As a reference, most companies, regardless of how many hundreds of thousands of fans they have, show less than 4% talking about them (Remember this chart from a previous post):
So what do you think – helpful? Any other questions, comment below and I’ll try to get to them this week.
p.s. thanks to all who nominated Social Strand Media as one of SMExaminer’s Top 10 Blogs for 2012. Out of 570 nominations we are one of the 20 and could not have done it without our readership support – so thanks! (Finalist list)






Thanks for giving such an insightful guide. Most people are not really aware and even when they are aware, they are not sure the best way to deploy…
I hear that Moses!
Thanks for sharing this article! I am now aware on what to do while using Facebook. Nice site!
Your welcome Darla, glad to help. Thanks for commenting.

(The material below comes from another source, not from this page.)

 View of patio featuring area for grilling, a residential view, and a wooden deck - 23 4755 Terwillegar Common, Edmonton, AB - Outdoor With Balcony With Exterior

Great article! Really sums everything up in an easy to digest, short guide. Thanks!
Thank you for posting this. Very helpful! However, I do have a question – pardon if it’s a silly/dumb one. In the Page Views section of the post, you mentioned that “Page Views gives you how many unique people viewed your fan page and how many page views those people generated”. What part of this section illustrates how many page views were generated by the unique page viewers? Does my question make sense? Thank you!

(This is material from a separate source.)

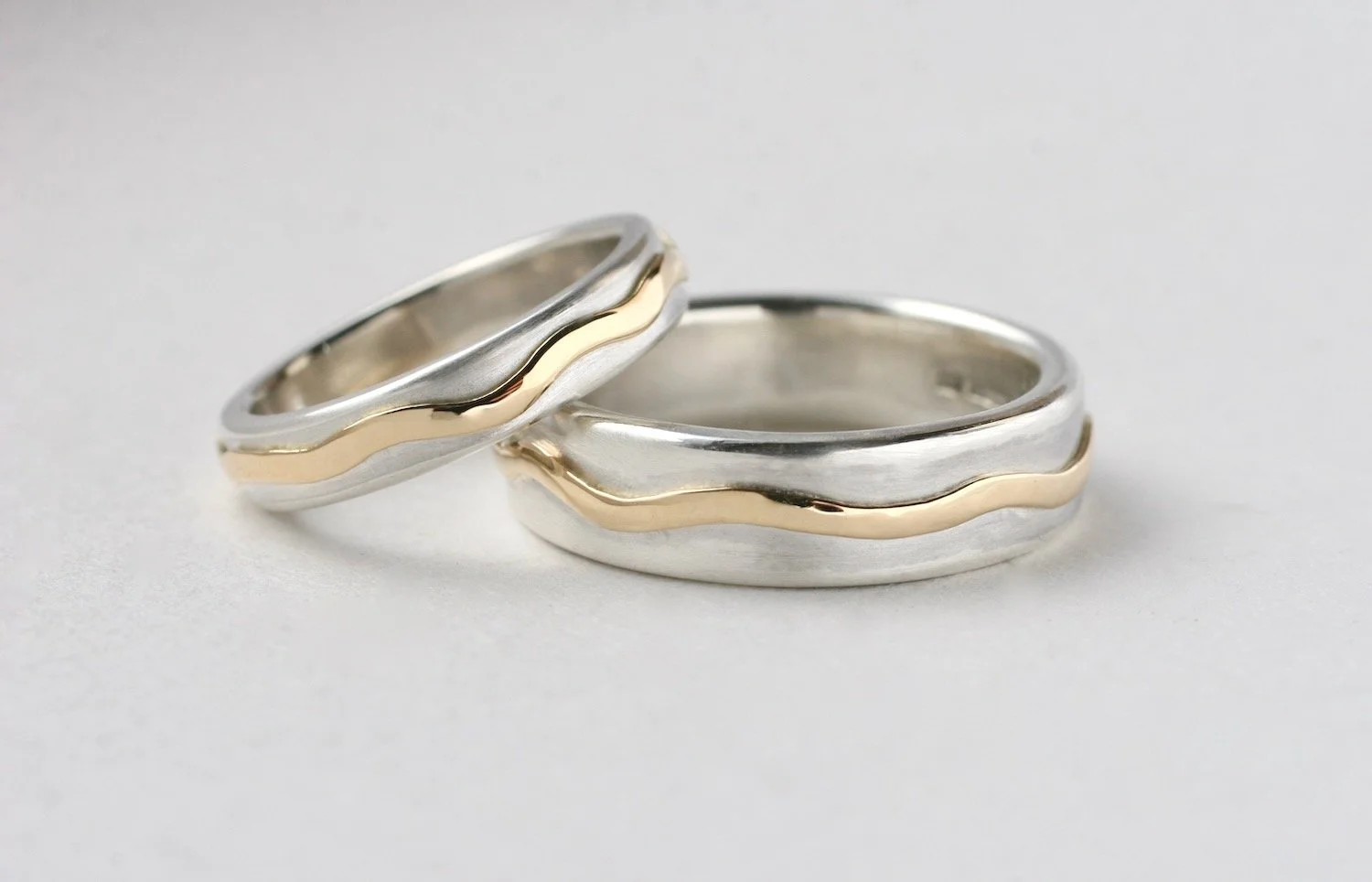 Escalls Wedding Rings Glasswing.jpeg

Hi Alex, the green line shows unique visitors, the blue line shows the # of page views generated. So if you show the green line at 2 and the blue line at 10, that would mean that 2 people generated 10 page views. One could deduce that the average unique visitor generates 5 page views, but that would just be an estimate. Also, there is no way to see how many per each individual. It’s an aggregate. Hope that answers your question.
What a nice tips from you! I have come to the right place while searching something helpful for me. Thanks for the share!
These are good tips to remember. I honestly say that i just used Facebook as what i have known. I am not really aware of these things i just post statuses on my wall. Thanks for the share!
25% of the fan base (4196) on my Facebook page, Groovy Reflections, are “talking about it”. My other page, MODern Marketing 4 U, is currently around 10% with a total of 363 fans. I’m surprised to see the low percentages stated here. Going to do my best to keep the captive audience interested and engaged!
Way to go Gerry. You are definitely doing something right because those #s are above average. Congrats! And thanks for sharing!
Anytime Tracy!
Amazing blog simply amazing i think its the easiest way to understand facebook insight. I also know now so ill use also yayyyy :D
Thanks for sharing this piece of information. It’s very helpful to understand further about my page.
Thanks Janet, glad you found it useful!